-- START OF Source text --
Skip to content

Mounts & Portability

Consist stores portable URIs instead of absolute filesystem paths so runs can move between machines without breaking lineage. This page explains how mounts, workspace URIs, and historical path resolution work.

Recommended path

For most workflow code, the recommended path is consist.run(...), consist.trace(...), or consist.scenario(...). This page includes tracker.start_run(...)/consist.log_artifact(...) snippets as low-level examples for path and URI mechanics.


Mounts at a glance

Mounts map a short scheme name to a real path on disk:

from consist import Tracker

tracker = Tracker(
    run_dir="./runs",
    db_path="./provenance.duckdb",
    mounts={
        "inputs": "/shared/inputs",
        "scratch": "/scratch/users/MY_USERNAME",
    },
)

When you log a path under a mount, Consist stores a URI such as:

inputs://land_use.csv
scratch://temp/output.parquet

This keeps provenance portable and lets each user remap mounts on their machine.


Example: Shared Research Team

Suppose your team shares a simulation project across machines with different filesystem layouts. Agree on mount names and let each person map them locally.

# Shared setup (agreed upon by the team)
tracker = Tracker(
    run_dir="./runs",
    db_path="./provenance.duckdb",
    mounts={
        "inputs": "/shared/data/activitysim_inputs",      # Shared NFS mount
        "outputs": "/local/activitysim_outputs",          # Local SSD for speed
        "scratch": "/scratch/users/YOUR_USERNAME",        # Temporary workspace
    },
)

On each team member's machine, the paths differ but mount names stay the same:

# Alice's setup
tracker = Tracker(
    run_dir="./runs",
    db_path="./provenance.duckdb",
    mounts={
        "inputs": "/mnt/nfs/activitysim_inputs",
        "outputs": "/home/alice/activitysim_outputs",
        "scratch": "/scratch/alice",
    },
)

# Bob's setup
tracker = Tracker(
    run_dir="./runs",
    db_path="./provenance.duckdb",
    mounts={
        "inputs": "/data/nfs/inputs",
        "outputs": "/var/cache/bob/outputs",
        "scratch": "/tmp/bob_scratch",
    },
)

When Alice logs an output (inside a run context):

with tracker.start_run("asim_baseline", model="activitysim"):
    consist.log_artifact(
        Path("/home/alice/activitysim_outputs/results.parquet"),
        key="results",
        direction="output",
    )

Consist detects the mount and stores a portable URI:

outputs://results.parquet

When Bob retrieves this artifact, Consist resolves it using his mount configuration:

outputs:// → /var/cache/bob/outputs/ → /var/cache/bob/outputs/results.parquet

This is URI portability, not automatic byte replication. Bob only gets a usable local file if his outputs mount points at the same underlying dataset, or if the artifact can be rehydrated another way.
-- END OF Source text --
-- START OF Provided data --
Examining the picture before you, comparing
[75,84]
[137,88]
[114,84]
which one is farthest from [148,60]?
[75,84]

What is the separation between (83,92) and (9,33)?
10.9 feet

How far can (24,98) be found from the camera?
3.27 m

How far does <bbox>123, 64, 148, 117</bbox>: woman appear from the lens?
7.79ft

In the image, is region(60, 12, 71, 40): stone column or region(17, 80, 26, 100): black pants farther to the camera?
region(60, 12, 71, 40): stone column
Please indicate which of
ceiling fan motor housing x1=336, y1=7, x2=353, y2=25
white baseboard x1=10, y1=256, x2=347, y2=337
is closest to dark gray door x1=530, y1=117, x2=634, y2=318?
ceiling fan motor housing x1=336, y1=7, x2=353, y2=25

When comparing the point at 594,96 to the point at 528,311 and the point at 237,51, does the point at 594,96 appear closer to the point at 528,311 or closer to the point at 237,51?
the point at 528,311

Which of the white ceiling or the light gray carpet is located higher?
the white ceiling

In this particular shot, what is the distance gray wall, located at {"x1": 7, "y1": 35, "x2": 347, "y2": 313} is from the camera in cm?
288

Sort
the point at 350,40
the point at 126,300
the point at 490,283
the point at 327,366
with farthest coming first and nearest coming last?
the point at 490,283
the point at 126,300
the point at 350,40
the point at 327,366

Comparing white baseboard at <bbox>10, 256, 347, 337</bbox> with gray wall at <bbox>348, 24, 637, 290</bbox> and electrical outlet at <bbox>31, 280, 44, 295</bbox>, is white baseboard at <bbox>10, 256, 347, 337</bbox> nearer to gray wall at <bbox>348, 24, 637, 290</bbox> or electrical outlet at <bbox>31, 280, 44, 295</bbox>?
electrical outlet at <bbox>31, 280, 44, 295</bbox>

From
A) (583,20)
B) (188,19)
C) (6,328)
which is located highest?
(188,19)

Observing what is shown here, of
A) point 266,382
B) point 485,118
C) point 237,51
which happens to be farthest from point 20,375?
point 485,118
-- END OF Provided data --
Exercise tasks:
1. From the mounts and portability page, return the passage starting at "Suppose your team" and ending at "by the team)", copied word for word.
2. According to the mounts and portability page, what URI does Consist store when Alice logs the output file /home/alice/activitysim_outputs/results.parquet?

The replies:
1.
Suppose your team shares a simulation project across machines with different filesystem layouts. Agree on mount names and let each person map them locally.

# Shared setup (agreed upon by the team)

2. outputs://results.parquet